* Instruction
Turn the data below into a numbered list, one item per line, with blank lines left out. Leave the pictures out of your answer.

----- Material shown -----

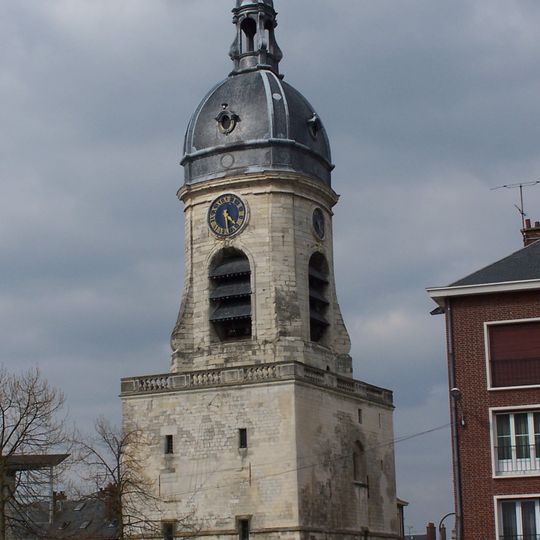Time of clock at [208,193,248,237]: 4:28
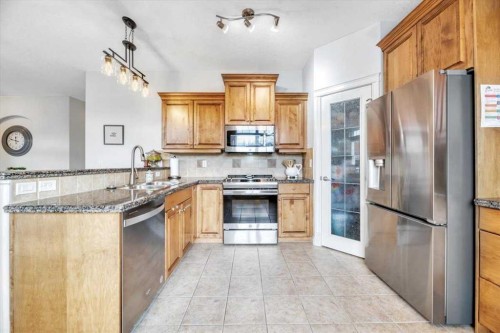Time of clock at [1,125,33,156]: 11:47
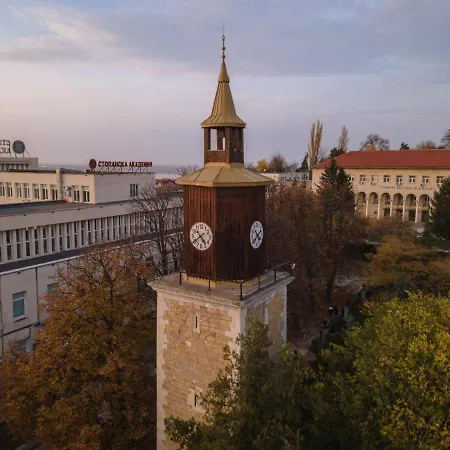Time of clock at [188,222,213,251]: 4:39
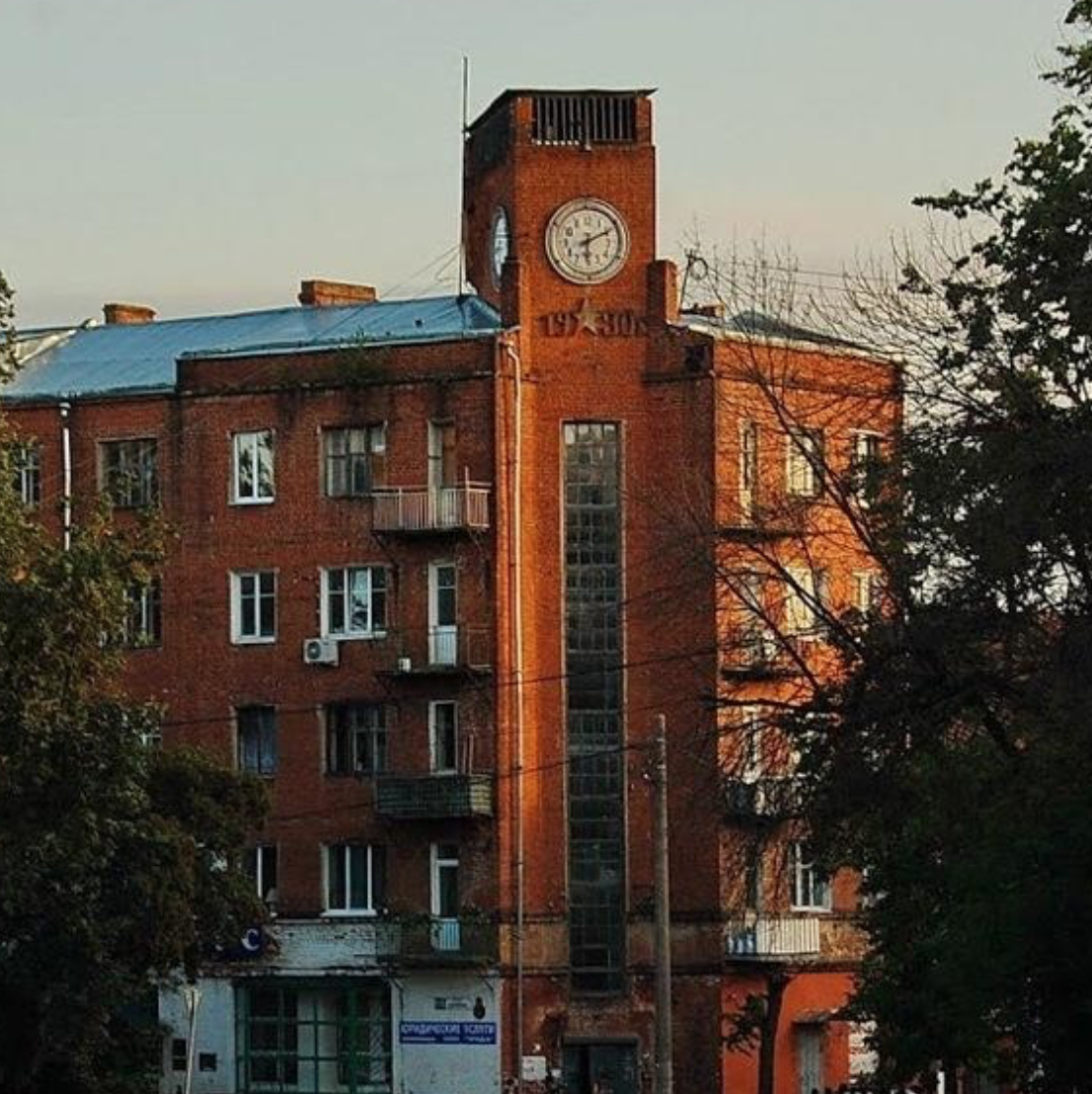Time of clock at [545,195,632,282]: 6:10
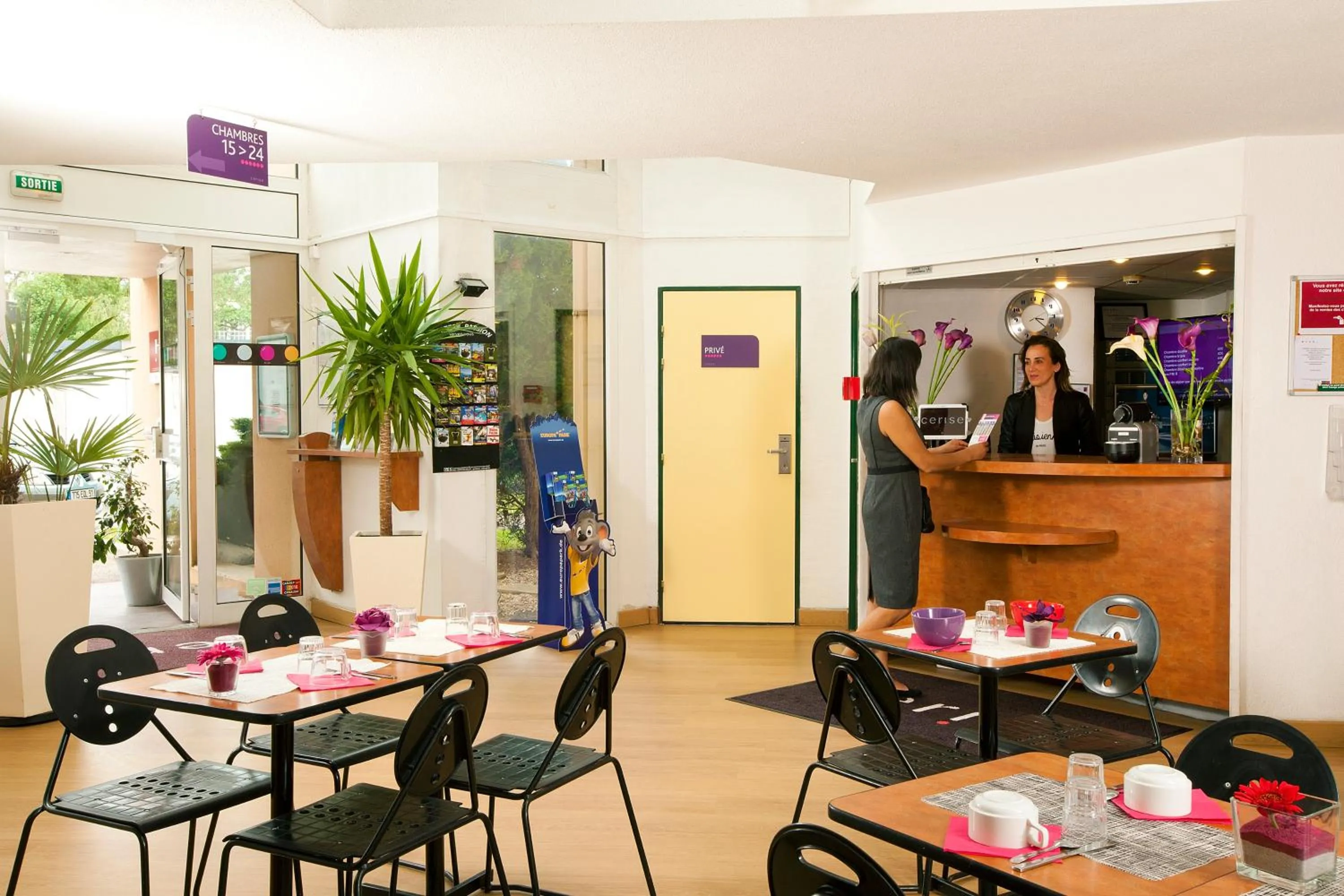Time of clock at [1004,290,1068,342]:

-----

* Expected answer
1. Time of clock at [208,193,248,237]: 4:28
2. Time of clock at [1,125,33,156]: 11:47
3. Time of clock at [188,222,213,251]: 4:39
4. Time of clock at [545,195,632,282]: 6:10
5. Time of clock at [1004,290,1068,342]:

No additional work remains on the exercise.